Sigo caminando y sigo sin avanzar. El tiempo aquí parece colgado, detenido por una fuerza superior. La distancia es engañosa, no tengo muchos puntos de referencia. A pesar de que esto parece un desierto, no hace mucho calor. En realidad está fresco, me recuerda un amanecer. Sin embargo el sol, de un color azulado, parece a punto de ponerse. En el horizonte se dibujan unas nubes que asemejan llamas de un fuego congelado por la nostalgia que reina en el lugar.

Unas cuantas estrellas distantes se asoman en el cielo. Algunas son fugaces, blancas o doradas, y parecen dejar en su estela miles de lágrimas luminosas. Este lugar es hermoso, lleno de magia y aromas, luces y armonías, texturas y sabores; lleno de profundos sentimientos. Camino vagando bajo el sol líquido, rodeado de colores y figuras, capturando todo con la memoria. Espero recordarlo todo cuando despierte. Quisiera que hubiera alguien más que presenciara la grandeza de este espectáculo de sentimientos.

De la nostalgia paso paulatinamente a la alegría, al éxtasis. – ¡Heeeey!- grito con todas mis fuerzas. Sea lo que sea esto debe haber alguien más. – ¡Heeey!- Quisiera que hubiera algo que me guiara.

De pronto una manta raya sale de la arena debajo de mí, tirándome al suelo y se aleja volando. Una criatura hermosa, despliega su cuerpo al viento y se aleja… en seguida regresa y pasa rozándome. Dentro de mi cabeza escucho una voz que en cierta forma se me hace conocida, -Síguela- me dice la voz. No tengo opción, corro hacia donde va la manta raya.

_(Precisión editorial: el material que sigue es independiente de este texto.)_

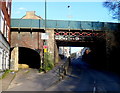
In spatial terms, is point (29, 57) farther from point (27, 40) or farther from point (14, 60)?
point (14, 60)

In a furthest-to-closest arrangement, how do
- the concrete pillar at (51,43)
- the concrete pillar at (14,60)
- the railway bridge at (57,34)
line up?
the railway bridge at (57,34) → the concrete pillar at (51,43) → the concrete pillar at (14,60)

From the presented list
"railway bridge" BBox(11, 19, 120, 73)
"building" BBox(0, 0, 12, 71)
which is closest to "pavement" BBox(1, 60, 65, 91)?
"building" BBox(0, 0, 12, 71)

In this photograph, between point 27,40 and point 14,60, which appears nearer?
point 14,60

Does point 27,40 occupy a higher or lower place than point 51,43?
higher

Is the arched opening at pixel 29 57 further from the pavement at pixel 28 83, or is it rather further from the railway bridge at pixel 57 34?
the pavement at pixel 28 83

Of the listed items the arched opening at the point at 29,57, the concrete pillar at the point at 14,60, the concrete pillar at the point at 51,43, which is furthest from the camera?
the arched opening at the point at 29,57

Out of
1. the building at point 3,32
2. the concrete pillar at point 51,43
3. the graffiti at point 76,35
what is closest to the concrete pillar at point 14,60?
the building at point 3,32

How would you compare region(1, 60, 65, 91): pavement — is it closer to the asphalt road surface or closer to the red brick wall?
the asphalt road surface

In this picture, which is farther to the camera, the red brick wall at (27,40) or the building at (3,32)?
the red brick wall at (27,40)

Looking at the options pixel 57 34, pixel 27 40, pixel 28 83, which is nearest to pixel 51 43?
pixel 57 34

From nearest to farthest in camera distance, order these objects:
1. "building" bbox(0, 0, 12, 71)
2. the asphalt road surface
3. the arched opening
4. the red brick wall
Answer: the asphalt road surface → "building" bbox(0, 0, 12, 71) → the red brick wall → the arched opening

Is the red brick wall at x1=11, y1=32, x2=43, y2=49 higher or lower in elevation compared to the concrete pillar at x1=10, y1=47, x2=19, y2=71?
higher

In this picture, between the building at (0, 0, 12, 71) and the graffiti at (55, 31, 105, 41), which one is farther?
the graffiti at (55, 31, 105, 41)

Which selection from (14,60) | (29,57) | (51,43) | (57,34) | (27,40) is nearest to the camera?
(14,60)
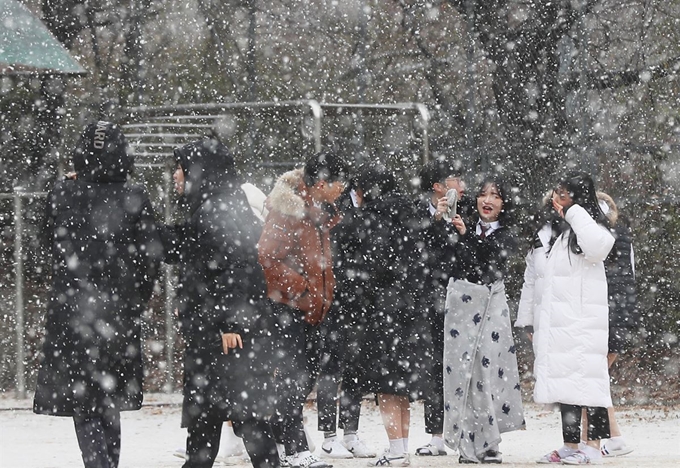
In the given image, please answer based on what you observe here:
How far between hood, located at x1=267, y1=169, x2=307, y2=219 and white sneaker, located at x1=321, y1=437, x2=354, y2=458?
182 cm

Sin darme cuenta he atravesado el desierto y estoy en un lugar con más plantas, árboles de raíces gigantes, flores de colores inverosímiles e insectos de caparazones brillantes. La manta raya está flotando a poca distancia de mí. Con un movimiento desciende lentamente en círculos y de pronto desaparece entre los árboles con un estallido de luz.

Me dirijo hacia el lugar. No se que esperar y eso me pone nervioso. Avanzo los pocos pasos que me separan del lugar donde se posó el misterioso pez. Entro a un claro donde se respira un aire limpio y puro, el pasto es muy verde y todo brilla intensamente. Entonces la veo. Está sentada sobre el pasto, dándome la espalda.

-Hola.- Es la única palabra que puedo articular. Ella se levanta, voltea hacia mí y avanza hasta quedar justo enfrente de mí. Me deja sin aliento.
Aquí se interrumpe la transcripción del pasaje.